In this project a tomographic alpha/delta neurofeedback protocol based on sLORETA source estimation was used in the treatment of chronic tinnitus for the first time. The two groups of tinnitus patients included in this study followed the training and pre-post test routine in exactly the same way with the single difference being the calculation of their feedback-relevant EEG activity. The neurofeedback protocol was identical for both study groups and aimed at alpha-up, delta-down training with a reward frequency adjusted to each individual’s alpha peak. However, for the NTNF group, the feedback was calculated on the basis of four active electrodes on the scalp, thus following previous neurofeedback treatment attempts of chronic tinnitus (Crocetti et al., 2011; Dohrmann et al., 2007; Güntensperger et al., 2019). In contrast, the signal of 31 EEG electrodes was considered for feedback generation of the TONF group. An implemented sLORETA algorithm estimated brain activity in four voxels over the auditory cortex and filtered EEG data such that only activity generated in these sources was used for feedback. In the following, the results of data analysis concerning the primary outcome measures are reviewed and critically discussed.

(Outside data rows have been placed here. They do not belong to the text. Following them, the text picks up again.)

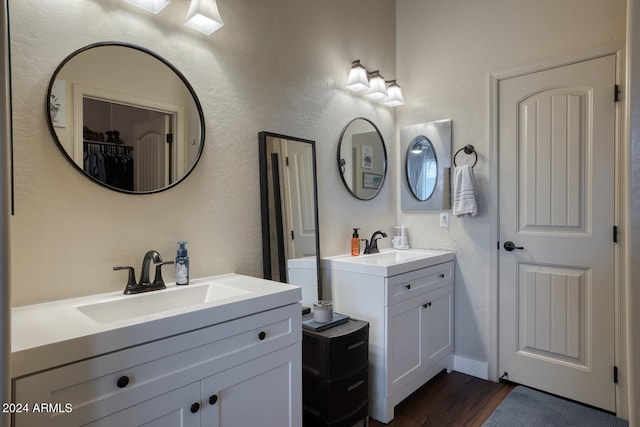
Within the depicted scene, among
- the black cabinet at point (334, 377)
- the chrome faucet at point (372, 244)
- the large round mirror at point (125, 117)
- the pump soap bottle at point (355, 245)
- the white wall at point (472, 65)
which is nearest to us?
the large round mirror at point (125, 117)

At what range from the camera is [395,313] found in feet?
7.09

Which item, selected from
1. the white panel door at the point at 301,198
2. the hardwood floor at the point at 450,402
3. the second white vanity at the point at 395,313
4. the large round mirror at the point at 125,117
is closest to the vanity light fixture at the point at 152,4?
the large round mirror at the point at 125,117

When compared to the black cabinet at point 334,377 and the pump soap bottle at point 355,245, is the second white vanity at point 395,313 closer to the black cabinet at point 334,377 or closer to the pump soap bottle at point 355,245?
the pump soap bottle at point 355,245

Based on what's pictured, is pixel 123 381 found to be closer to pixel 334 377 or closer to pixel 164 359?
pixel 164 359

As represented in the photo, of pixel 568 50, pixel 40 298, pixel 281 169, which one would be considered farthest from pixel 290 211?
pixel 568 50

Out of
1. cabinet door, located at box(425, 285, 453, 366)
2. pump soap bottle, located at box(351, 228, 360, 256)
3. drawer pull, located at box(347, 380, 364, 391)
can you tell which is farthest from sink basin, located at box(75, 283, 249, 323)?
cabinet door, located at box(425, 285, 453, 366)

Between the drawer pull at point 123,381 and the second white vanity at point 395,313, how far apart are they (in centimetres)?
143

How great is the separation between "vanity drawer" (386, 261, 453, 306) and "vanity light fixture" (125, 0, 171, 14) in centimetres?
179

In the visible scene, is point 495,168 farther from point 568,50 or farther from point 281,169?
point 281,169

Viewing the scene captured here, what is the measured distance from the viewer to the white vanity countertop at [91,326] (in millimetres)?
909

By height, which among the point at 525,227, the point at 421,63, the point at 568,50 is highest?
the point at 421,63

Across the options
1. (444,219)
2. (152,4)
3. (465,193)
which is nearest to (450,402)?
(444,219)

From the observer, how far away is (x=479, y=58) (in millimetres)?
2736

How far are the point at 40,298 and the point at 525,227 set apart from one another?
9.21 feet
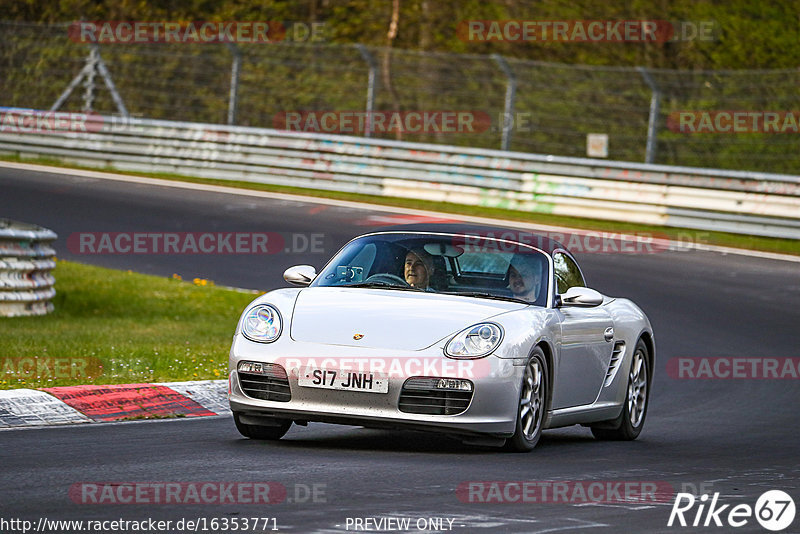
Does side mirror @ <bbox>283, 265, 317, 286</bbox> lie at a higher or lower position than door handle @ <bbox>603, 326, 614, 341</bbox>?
higher

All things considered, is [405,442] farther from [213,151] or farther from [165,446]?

Results of the trial suggest that tinnitus patients of both groups benefited from the neurofeedback intervention (see Table 3 and Fig. 1). Tinnitus-related distress measured with the THI decreased over the course of the training and remained stable on a lower level up to 3 months after training completion (see section 3.1.1). Even though 6 months after the training no significant difference was found compared to baseline measures, Tukey post-hoc tests suggested no statistically meaningful increase in the follow-up period. Furthermore, tinnitus-related distress measured with TQ was on a lower level after the training compared to baseline. In this case, neither the results of the main ANOVA model nor contrast analysis of the four time points revealed significant differences, but data did suggest a statistical trend (see section 3.1.2).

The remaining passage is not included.